▸ **Required tasks**:
• A. Answer these questions from the passage on MALS-40:
(i) At which air station is the squadron based?
(ii) Which squadron relieved MALS-40 on 18 August 2011?
(iii) Where did that relief take place?
• B. Using the passage on MALS-40, list every Marine Aviation Logistics Squadron that arrived in late December 2013.

▸ **Exercise passage**:
——————
Marine Aviation Logistics Squadron 40 (MALS-40) is an aviation logistics support unit of the United States Marine Corps. They are based at Marine Corps Air Station New River, North Carolina and fall under the command of Marine Aircraft Group 40 and the 2nd Marine Aircraft Wing.

==Mission==

Provide the necessary logistical support including intermediate support, maintenance, ordnance and supply for the squadrons of Marine Aircraft Group 40 and Marine Expeditionary Brigade -Afghanistan.

==History==
In 2009 a detachment from Marine Aviation Logistics Squadron 26, Marine Aviation Logistics Squadron 29 and Marine Aviation Logistics Squadron 31 was sent to Afghanistan as part of the Special Purpose Marine Air-Ground Task Force sent as part of the Marine Corps' force build up. When Marine Aircraft Group 40 was stood up the detachment was redesignated as MALS-40. MALS-40 was relieved by MALS-16 on 18 August 2011 at Camp Leatherneck, Afghanistan in support of Operation Enduring Freedom. In July 2013, Marines from MALS-31 and other Logistics squadrons from Cherry point and new river relieved Marines from 13.1 Deployment until January 2014 where they were relieved from Marines from MALS-16 and others in California. In late December 2013, a small conglomeration of Marine Aviation Logistics Squadrons 11, 13, 16, 39 and 41 arrived and the existing MALS-40 squadron was patched over by the MALS-70 Jackals.
——————
▸ **Data to examine**:
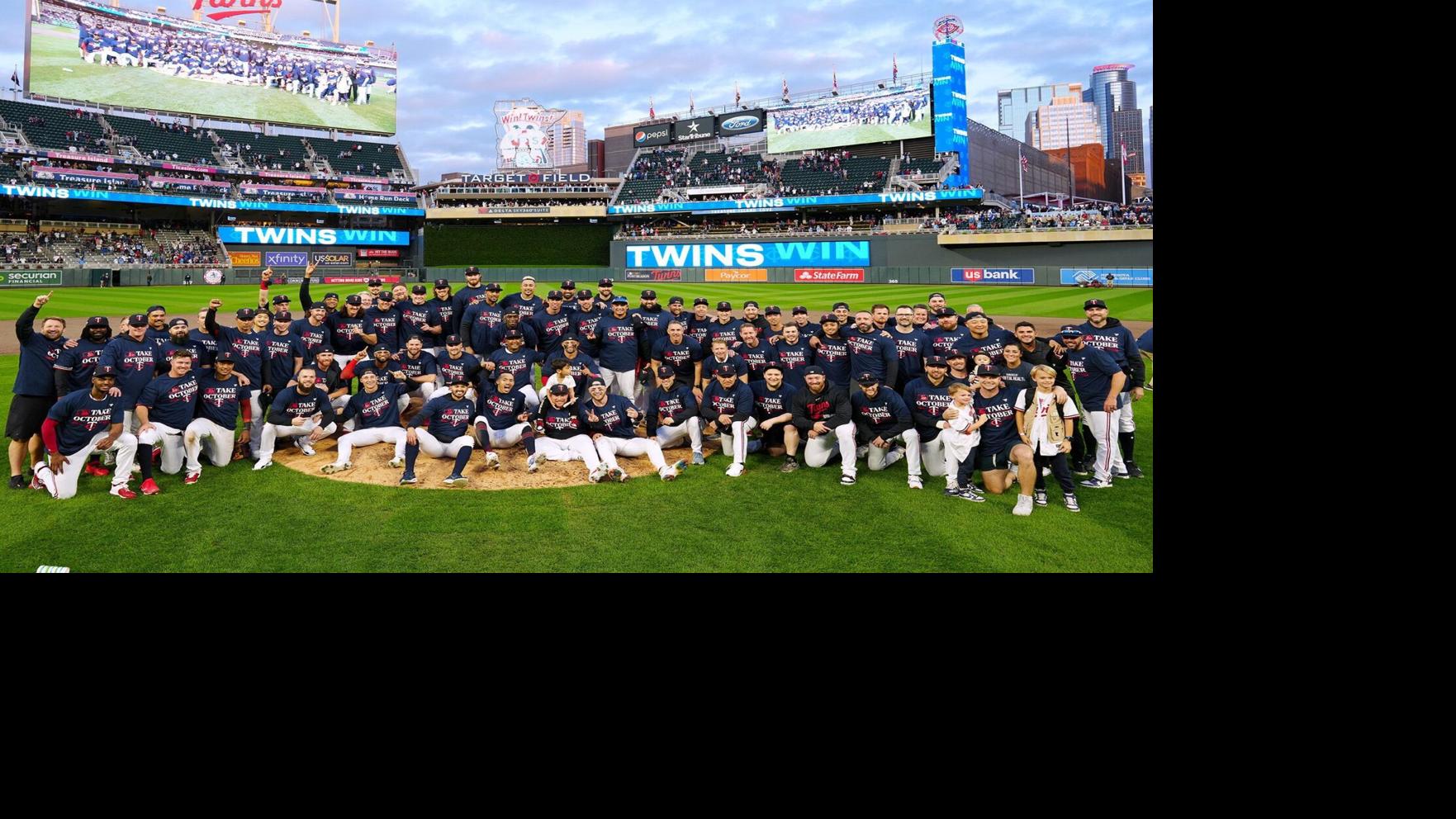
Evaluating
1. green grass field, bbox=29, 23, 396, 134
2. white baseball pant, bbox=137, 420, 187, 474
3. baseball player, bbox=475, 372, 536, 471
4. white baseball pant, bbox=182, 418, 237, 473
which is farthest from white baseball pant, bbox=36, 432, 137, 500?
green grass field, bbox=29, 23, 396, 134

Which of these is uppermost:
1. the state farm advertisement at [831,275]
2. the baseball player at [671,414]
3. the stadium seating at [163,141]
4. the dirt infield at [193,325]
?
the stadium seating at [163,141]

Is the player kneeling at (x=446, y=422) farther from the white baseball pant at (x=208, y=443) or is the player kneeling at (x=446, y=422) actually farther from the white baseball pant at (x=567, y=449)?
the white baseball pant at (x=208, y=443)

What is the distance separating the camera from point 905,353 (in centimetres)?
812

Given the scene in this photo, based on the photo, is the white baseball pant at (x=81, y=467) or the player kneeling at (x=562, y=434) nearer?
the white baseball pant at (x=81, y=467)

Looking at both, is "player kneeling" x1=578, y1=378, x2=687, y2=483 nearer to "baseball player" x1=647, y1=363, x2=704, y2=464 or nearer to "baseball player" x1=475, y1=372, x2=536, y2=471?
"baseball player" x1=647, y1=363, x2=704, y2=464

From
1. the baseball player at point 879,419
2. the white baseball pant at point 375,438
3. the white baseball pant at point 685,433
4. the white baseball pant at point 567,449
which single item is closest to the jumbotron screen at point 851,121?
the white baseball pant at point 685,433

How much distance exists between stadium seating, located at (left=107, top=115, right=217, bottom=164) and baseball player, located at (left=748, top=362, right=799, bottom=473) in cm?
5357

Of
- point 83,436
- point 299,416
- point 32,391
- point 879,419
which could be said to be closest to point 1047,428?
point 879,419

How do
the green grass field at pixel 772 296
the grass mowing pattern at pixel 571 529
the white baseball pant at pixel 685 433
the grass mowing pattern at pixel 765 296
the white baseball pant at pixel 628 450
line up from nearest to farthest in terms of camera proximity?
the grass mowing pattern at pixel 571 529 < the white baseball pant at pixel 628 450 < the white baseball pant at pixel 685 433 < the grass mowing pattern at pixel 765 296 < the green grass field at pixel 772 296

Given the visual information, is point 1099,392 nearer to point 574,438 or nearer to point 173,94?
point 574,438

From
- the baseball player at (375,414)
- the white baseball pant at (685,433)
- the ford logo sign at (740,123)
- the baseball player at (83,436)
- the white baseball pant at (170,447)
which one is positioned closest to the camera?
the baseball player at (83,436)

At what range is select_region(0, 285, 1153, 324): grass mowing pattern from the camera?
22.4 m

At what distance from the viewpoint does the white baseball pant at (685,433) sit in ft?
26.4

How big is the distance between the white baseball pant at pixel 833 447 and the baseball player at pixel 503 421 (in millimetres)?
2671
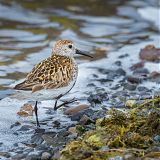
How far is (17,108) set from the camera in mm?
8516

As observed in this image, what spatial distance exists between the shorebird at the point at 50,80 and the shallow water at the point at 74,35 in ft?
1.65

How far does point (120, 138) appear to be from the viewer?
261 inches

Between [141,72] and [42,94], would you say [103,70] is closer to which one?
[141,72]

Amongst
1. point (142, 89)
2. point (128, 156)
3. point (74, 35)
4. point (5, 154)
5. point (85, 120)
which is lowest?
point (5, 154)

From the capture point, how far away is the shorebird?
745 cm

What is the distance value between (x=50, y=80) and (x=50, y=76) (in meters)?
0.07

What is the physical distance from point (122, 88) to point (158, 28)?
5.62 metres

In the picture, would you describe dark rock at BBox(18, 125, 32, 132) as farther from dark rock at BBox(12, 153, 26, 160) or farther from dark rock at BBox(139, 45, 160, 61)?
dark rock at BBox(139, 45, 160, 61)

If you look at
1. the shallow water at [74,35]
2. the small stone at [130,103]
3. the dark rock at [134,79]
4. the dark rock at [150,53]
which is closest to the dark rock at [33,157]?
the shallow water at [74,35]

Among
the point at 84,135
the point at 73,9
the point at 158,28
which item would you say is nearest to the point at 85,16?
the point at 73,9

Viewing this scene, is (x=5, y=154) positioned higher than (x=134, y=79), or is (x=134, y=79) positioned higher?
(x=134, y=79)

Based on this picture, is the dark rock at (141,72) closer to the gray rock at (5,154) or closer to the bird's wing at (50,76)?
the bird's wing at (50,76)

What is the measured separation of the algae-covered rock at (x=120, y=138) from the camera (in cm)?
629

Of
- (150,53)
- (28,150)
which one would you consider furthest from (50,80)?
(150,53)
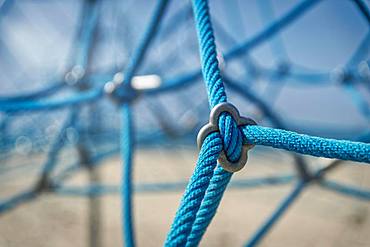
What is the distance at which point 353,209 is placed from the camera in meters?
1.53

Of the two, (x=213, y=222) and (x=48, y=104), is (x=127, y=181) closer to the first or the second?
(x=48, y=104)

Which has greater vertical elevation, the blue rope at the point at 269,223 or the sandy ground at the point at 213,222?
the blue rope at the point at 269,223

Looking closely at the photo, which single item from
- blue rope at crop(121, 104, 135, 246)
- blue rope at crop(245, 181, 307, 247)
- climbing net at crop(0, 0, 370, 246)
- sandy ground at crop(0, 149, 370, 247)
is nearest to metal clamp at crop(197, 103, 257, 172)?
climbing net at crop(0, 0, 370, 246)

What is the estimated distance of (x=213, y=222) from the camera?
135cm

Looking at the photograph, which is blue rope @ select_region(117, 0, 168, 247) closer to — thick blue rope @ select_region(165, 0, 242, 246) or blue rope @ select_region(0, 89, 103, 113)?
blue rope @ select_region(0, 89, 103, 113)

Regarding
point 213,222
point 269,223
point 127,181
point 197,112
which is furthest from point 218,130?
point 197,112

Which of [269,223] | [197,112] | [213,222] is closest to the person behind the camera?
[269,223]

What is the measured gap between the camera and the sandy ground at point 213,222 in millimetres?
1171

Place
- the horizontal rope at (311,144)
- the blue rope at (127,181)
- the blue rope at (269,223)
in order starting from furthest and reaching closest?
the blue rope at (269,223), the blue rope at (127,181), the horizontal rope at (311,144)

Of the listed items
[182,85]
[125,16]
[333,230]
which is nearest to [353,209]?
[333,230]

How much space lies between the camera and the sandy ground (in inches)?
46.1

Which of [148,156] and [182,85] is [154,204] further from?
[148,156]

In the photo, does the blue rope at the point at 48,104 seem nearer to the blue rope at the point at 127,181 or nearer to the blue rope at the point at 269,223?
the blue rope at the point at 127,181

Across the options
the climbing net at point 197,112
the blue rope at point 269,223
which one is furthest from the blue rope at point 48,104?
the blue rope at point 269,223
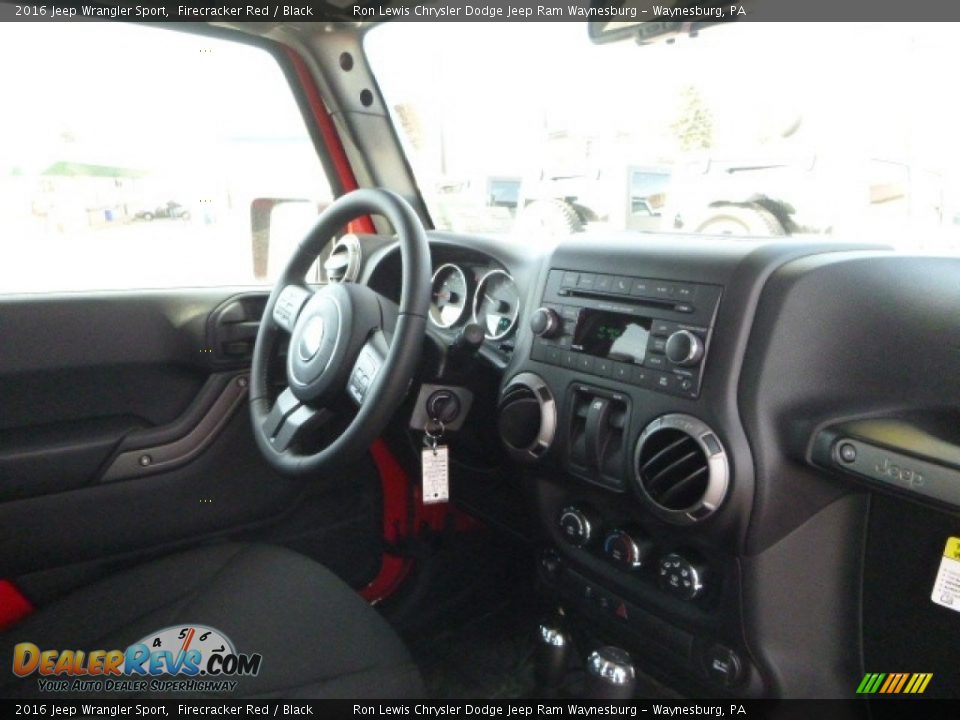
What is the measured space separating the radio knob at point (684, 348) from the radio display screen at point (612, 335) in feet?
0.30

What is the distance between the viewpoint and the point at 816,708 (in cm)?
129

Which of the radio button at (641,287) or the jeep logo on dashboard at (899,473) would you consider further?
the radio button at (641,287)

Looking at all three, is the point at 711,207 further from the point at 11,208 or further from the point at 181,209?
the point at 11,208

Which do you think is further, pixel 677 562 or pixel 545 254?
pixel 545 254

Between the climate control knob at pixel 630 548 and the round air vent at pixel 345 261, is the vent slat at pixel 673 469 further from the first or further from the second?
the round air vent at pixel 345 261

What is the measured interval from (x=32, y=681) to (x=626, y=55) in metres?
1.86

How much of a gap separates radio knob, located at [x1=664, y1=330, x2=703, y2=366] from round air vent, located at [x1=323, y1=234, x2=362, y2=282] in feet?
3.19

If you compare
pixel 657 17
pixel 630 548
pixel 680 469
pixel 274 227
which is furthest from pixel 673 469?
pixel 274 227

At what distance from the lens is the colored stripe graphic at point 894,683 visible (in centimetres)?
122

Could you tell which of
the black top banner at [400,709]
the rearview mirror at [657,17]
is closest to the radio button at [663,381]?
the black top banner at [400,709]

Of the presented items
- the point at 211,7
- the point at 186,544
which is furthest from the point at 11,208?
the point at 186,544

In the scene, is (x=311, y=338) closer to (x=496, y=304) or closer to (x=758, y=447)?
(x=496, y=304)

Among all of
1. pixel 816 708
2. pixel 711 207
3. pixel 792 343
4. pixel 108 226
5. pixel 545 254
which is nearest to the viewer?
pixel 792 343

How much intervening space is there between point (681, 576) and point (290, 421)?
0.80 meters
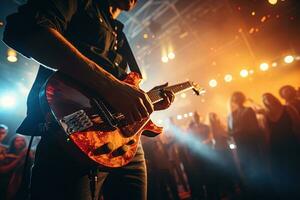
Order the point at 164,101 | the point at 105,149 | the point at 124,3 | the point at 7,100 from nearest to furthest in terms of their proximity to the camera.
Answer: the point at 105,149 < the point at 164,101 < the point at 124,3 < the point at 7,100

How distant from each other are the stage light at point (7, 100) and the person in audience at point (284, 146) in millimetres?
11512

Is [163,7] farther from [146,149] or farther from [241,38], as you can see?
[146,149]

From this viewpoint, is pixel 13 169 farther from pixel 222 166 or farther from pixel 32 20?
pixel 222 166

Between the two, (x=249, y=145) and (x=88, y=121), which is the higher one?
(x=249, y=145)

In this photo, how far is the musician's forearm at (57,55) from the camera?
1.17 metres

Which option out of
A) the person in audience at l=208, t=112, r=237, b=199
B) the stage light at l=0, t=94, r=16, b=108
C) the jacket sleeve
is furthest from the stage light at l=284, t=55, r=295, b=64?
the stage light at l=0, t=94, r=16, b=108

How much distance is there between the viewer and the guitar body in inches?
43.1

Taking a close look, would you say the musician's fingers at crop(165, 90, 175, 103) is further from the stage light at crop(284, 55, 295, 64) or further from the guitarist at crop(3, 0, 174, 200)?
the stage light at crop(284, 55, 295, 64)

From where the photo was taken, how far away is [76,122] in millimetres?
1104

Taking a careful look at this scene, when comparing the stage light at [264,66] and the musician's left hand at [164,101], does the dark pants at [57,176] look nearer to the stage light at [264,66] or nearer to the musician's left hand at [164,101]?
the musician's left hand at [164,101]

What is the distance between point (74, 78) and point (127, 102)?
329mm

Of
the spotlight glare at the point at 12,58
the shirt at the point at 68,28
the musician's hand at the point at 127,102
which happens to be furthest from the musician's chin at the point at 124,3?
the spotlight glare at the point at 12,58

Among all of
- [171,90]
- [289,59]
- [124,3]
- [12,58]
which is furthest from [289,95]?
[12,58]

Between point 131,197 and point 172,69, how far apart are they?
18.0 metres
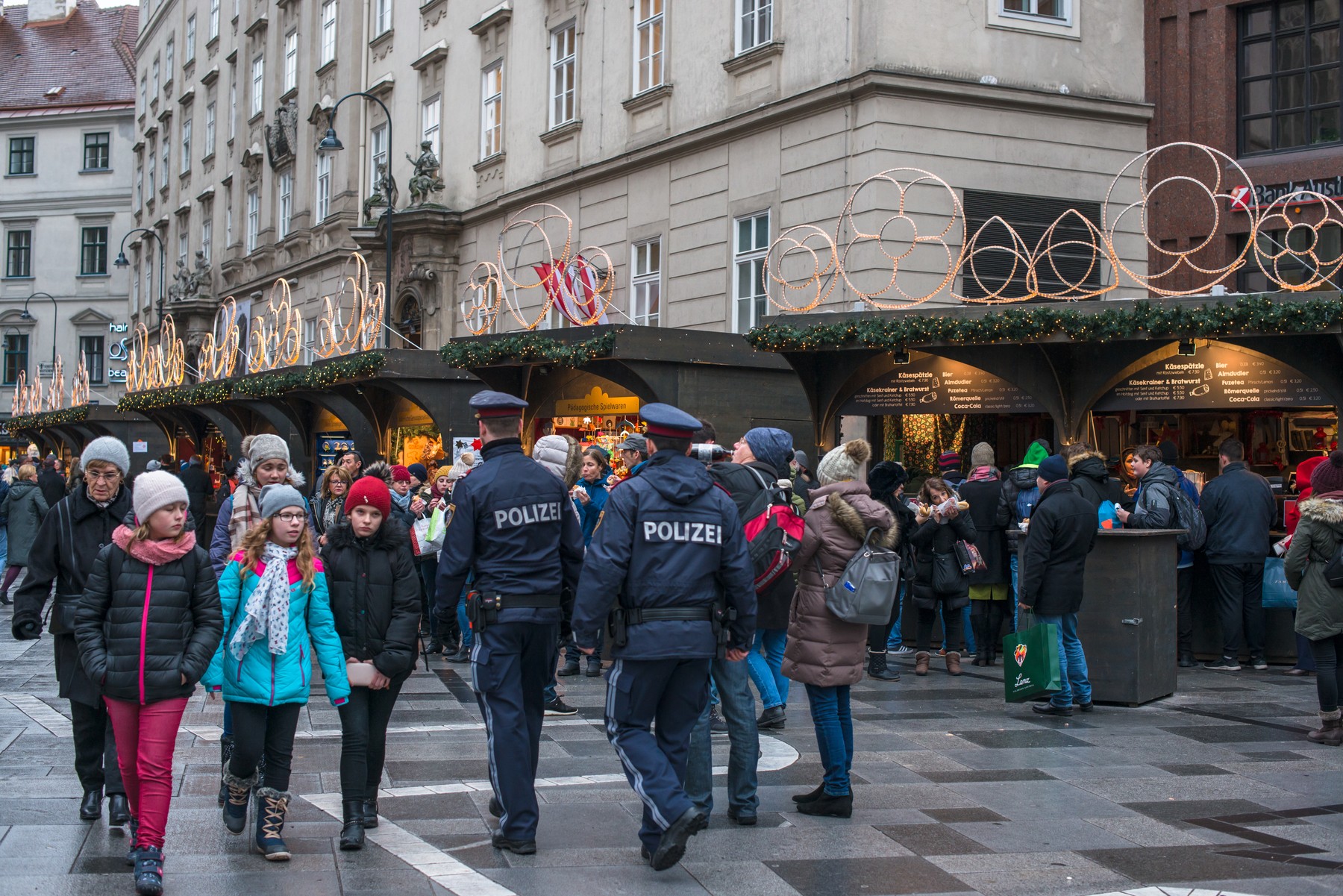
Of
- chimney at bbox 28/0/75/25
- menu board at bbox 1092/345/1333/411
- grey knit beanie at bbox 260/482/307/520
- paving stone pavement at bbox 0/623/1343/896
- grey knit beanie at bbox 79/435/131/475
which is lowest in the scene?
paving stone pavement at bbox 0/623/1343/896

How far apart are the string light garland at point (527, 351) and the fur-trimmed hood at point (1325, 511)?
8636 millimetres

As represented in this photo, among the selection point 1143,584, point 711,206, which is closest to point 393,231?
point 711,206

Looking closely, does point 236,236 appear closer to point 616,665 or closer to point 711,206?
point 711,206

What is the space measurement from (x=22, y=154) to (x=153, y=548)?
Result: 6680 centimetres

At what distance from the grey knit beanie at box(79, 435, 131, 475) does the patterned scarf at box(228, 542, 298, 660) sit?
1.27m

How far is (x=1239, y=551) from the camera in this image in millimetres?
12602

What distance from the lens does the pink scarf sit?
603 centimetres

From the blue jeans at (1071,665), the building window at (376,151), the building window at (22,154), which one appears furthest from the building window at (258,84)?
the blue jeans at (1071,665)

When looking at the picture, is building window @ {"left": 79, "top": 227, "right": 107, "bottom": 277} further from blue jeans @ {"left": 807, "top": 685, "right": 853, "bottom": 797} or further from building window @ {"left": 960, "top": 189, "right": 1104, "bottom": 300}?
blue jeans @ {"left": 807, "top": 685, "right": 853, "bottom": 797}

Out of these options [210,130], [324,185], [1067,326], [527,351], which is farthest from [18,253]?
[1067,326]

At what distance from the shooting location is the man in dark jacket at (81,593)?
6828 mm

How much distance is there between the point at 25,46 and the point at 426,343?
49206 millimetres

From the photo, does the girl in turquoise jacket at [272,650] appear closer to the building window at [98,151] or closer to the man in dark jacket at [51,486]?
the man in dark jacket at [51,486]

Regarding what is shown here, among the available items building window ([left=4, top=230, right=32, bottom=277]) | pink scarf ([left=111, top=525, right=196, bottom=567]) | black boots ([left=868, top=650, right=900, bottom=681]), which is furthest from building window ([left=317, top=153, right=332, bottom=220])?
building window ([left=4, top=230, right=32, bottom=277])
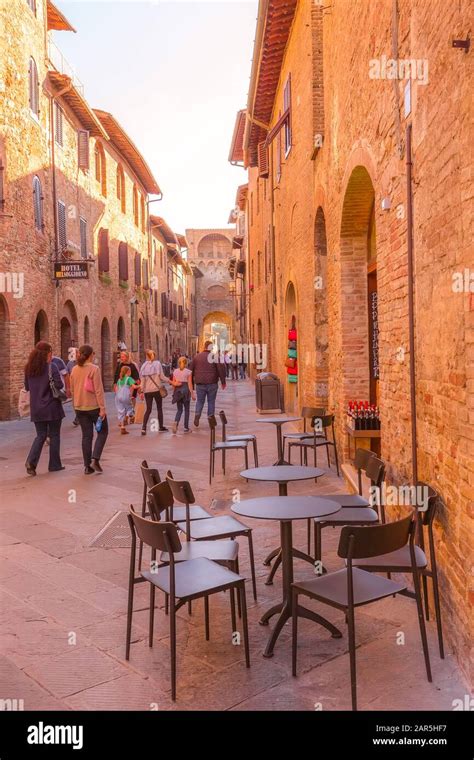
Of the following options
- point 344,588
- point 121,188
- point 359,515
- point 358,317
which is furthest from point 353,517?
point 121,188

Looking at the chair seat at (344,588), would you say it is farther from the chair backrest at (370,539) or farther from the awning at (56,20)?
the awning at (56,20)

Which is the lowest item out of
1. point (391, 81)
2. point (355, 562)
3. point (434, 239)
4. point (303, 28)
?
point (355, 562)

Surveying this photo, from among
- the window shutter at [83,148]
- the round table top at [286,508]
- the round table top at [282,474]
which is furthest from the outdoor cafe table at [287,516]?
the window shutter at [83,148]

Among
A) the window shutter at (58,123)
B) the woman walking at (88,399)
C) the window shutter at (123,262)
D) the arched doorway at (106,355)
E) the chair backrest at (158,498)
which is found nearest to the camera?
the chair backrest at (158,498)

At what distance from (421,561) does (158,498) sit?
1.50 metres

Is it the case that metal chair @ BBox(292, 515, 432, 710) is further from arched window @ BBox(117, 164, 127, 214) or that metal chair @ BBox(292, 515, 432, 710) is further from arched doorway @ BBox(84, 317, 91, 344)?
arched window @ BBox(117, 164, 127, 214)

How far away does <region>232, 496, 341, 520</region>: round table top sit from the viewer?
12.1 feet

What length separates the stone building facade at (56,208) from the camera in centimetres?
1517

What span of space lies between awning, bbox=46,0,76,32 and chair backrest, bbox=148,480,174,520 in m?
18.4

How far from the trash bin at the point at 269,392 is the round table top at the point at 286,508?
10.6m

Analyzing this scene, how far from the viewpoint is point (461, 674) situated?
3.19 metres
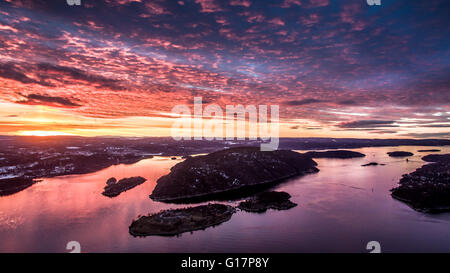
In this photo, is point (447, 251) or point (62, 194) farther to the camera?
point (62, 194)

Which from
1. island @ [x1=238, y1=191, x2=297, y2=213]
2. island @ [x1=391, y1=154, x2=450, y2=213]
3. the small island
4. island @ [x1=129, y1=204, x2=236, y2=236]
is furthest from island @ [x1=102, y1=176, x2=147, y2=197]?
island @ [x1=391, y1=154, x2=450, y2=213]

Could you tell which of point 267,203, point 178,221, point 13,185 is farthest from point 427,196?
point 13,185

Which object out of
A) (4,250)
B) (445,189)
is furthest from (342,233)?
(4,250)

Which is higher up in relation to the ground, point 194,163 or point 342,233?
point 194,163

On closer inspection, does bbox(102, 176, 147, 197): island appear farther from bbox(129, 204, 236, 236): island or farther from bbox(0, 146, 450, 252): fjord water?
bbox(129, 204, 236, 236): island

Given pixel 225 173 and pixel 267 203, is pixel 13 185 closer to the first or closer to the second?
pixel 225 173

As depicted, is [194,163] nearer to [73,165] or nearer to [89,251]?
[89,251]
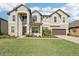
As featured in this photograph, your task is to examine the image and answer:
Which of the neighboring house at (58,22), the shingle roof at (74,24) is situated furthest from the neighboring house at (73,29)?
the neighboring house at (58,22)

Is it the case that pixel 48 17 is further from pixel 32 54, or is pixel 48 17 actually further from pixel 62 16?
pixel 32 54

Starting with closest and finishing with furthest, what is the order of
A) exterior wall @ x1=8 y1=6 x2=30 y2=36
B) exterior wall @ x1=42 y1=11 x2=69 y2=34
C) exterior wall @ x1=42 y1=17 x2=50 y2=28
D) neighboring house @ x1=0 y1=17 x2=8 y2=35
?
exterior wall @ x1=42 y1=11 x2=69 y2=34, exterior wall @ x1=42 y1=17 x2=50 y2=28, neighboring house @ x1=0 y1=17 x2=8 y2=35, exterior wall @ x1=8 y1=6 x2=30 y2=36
——————
▸ **Answers in order**:
• A.
(i) Marine Corps Air Station New River, North Carolina
(ii) MALS-16
(iii) Camp Leatherneck, Afghanistan

• B.
- Marine Aviation Logistics Squadron 11
- Marine Aviation Logistics Squadron 13
- Marine Aviation Logistics Squadron 16
- Marine Aviation Logistics Squadron 39
- Marine Aviation Logistics Squadron 41